Please register for this event.
Dr. Emilie Gordenker (Mauritshuis, The Hague) will speak about: The Making of the Exhibition Shifting Image. In Search of Johan Maurits
Time and place: Thursday 21 November, 18:30 – 20:00 hrs
Location: Leiden University, Academy building, Rapenburg 73, Small Auditorium
The Mauritshuis was named after the man who had it built, Johan Maurits, Count of Nassau-Siegen (1604–1679).
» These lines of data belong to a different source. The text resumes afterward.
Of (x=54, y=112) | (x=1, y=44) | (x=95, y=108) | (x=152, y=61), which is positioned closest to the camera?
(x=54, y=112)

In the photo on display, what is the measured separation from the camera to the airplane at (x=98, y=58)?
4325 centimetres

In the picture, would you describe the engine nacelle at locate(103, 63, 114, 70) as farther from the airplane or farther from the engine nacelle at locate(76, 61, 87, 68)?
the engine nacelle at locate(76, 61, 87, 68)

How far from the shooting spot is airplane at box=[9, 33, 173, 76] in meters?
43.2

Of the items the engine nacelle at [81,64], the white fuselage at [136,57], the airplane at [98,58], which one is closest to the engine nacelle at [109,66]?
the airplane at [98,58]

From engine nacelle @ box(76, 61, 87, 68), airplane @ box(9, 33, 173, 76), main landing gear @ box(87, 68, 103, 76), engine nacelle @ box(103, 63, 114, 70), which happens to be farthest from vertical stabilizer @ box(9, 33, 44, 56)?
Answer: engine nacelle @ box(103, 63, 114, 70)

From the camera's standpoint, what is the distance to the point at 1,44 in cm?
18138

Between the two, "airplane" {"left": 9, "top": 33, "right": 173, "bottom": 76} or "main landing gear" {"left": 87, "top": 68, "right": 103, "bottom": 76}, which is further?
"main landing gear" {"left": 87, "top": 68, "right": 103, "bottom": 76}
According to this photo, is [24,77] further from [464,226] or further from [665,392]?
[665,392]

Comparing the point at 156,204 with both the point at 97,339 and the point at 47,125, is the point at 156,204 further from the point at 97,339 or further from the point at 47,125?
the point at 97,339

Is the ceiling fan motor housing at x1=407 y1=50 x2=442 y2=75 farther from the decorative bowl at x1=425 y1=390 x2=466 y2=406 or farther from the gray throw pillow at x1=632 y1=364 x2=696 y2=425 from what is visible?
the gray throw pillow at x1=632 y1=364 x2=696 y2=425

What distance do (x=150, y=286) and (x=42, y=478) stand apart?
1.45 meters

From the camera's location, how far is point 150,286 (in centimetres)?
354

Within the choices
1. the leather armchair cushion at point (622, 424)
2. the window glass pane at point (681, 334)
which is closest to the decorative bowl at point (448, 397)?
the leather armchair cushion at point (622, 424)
His house has been home to the Royal Cabinet of Paintings since 1822, now one of the most famous museums in the world. In terms of art history, the museum has always emphasised Johan Maurits’s importance to art, architecture and science, but his life story is also part of Dutch colonial history, particularly its role in the development of Brazil and the trans-Atlantic slave trade. Emilie Gordenker will discuss the evolution of the exhibition at the Mauritshuis, and how it addresses the changing perception of Johan Maurits as well as its relation to current debates about societal issues.
Image: Albert Eckhout, Studies of two Brazilian turtles, c. 1640, Mauritshuis.